August 1999


Eight: Another big year for R&D 100s

ORNL researchers and engineers almost duplicated a record performance by winning eight R&D 100 Awards, pushing their national lab-leading total to 104 since the awards began in 1963. The total is just one shy of ORNL’s record nine awards in 1997.

The awards are presented annually by R&D Magazine in recognition of the year’s most significant technological innovations. The honors were for the following processes or inventions.

  1. The Galvanneal Temperature Measurement System, developed by ORNL’s Steve Allison, David Beshears, Mike Cates, Mitchell Childs, Wayne Manges, Tim McIntyre and Marc Simpson in a joint entry with American Iron and Steel Institute, Bailey Engineers and National Steel Technical Center, provides critical on-line thermal process control information during the manufacture of galvanneal steel. It makes it possible to monitor the temperature of the steel as the protective zinc coating is being formed and to make adjustments.
  2. The Micromechanical Quantum Detector (MQD) was developed by Panos Datskos, Boyd Evans, Slo Rajic of ORNL and the late Charles Egert of the Y-12 Plant. Also listed on the award is Irene Datskou of Environmental Engineering Group. The MQD is a highly sensitive miniature photon detection device based on photo-induced stresses in semiconductors. It provides exceptionally sensitive and high-speed photon detection with wide dynamic range, photon wavelength tunability, uncooled operation, low power consumption and small size.
  3. RABiTS, developed by Amit Goyal, John Budai, David Norton, Eliot Specht, Dave Christen, Donald Kroeger, Parans Paranthaman, Frederick List, Ron Feenstra, Dominic Lee, David Beach, Patrick Martin, Ed Hatfield, John Mathis, Chan Park, Xingtian Cui and Darren Verebelyi, could make it possible to make long lengths of ultra high-performance superconducting wires necessary for a wide range of high-temperature superconductors.
  4. The frostless heat pump, developed by Vince Mei, Fang Chen, Richard Murphy and Ron Domitrovic, features a new design that greatly reduces frost formation on the outdoor coil and eliminates the need for most defrosting sequences, improving efficiency and comfort for occupants.
  5. A multifunctional biochip, developed by Tuan Vo-Dinh, Alan Wintenberg, Nance Ericson, J.P. Alarie, Gordon Miller, Minoo Askari and Narayan Isola, integrates microelectronics and biotechnology in a single system for rapid screening and detection of diseases.

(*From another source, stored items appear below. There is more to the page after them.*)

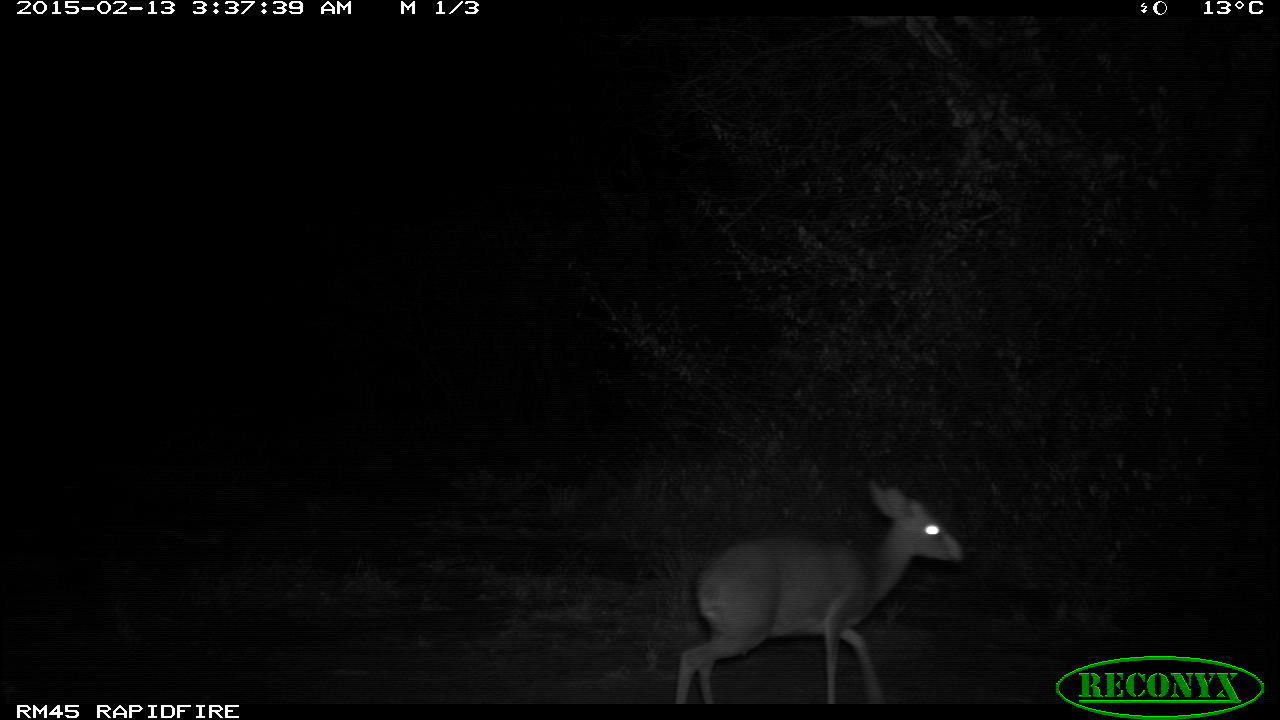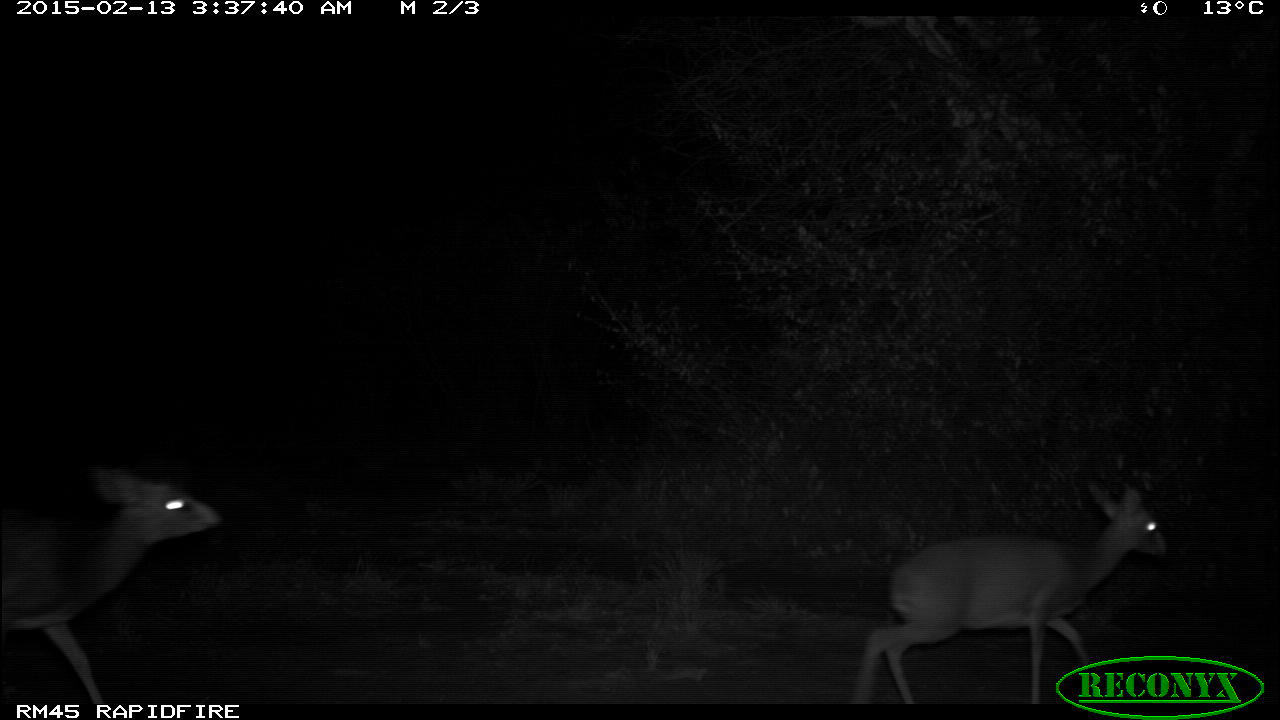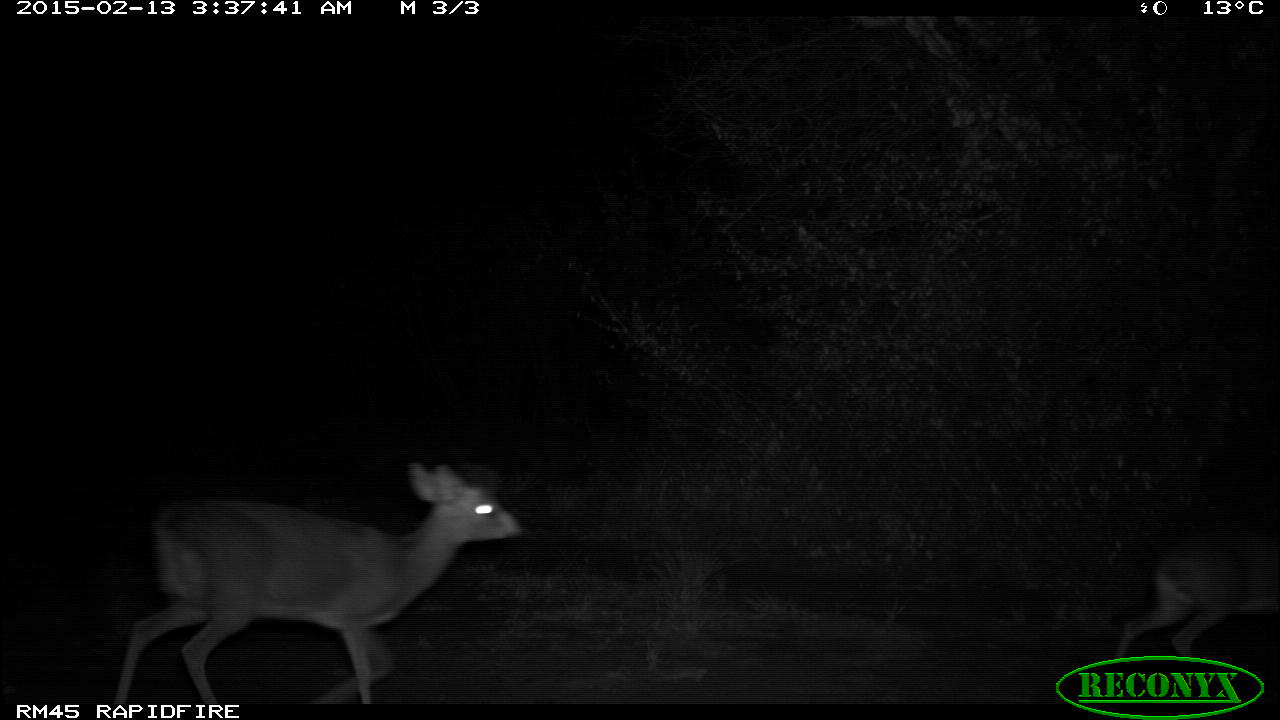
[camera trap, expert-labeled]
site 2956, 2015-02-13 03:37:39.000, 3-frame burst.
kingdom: Animalia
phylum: Chordata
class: Mammalia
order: Artiodactyla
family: Bovidae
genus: Madoqua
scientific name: Madoqua guentheri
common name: günther's dik-dik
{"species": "Madoqua guentheri (günther's dik-dik)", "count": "2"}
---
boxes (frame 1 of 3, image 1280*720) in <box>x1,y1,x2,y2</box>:
madoqua guentheri: <box>674,483,963,708</box>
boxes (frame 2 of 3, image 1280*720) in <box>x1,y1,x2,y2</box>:
madoqua guentheri: <box>858,485,1167,704</box>; <box>0,475,216,712</box>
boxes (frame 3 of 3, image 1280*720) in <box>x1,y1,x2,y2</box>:
madoqua guentheri: <box>110,465,519,707</box>; <box>1114,533,1274,659</box>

It can substantially decrease the cost of medical diagnostics. When it’s in use, patients will be able to have their test results for the AIDS virus, cancer, tuberculosis or other diseases before they leave the doctor’s office.

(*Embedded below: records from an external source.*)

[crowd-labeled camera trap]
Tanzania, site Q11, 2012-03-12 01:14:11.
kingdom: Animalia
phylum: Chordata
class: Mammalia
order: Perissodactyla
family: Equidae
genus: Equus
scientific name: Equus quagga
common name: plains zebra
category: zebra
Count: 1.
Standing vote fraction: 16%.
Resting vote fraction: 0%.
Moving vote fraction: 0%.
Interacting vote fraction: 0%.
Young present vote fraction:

  6. The self-cleaning carbon air filter, developed by Kirk Wilson, Tim Burchell and Rod Judkins, is an activated carbon fiber composite filter that removes harmful gaseous indoor air pollutants. When the filter becomes dirty, an automatic reverse air cleaning cycle passes electric current through the filter, releasing pollutants into a purge air stream that exhausts harmful pollutants outdoors.

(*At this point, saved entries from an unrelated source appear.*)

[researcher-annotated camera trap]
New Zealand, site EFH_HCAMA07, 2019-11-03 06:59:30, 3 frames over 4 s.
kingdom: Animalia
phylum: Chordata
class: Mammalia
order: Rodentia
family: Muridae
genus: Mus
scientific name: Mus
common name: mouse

  7. ATLAS, developed by Jack Dongarra, an ORNL–University of Tennessee distinguished scientist, and Clint Whaley of UT, automates much of the time-consuming process of automatically generating and optimizing numerical software for processors with deep memory hierarchies and pipelined functional units.
  8. NetSolve 1.2, developed by Dongarra—another joint winner with UT—is a client-server system that enables users to solve complex scientific problems remotely. It searches for computational resources on a network, chooses the best one available, solves a problem and returns the answers to the user.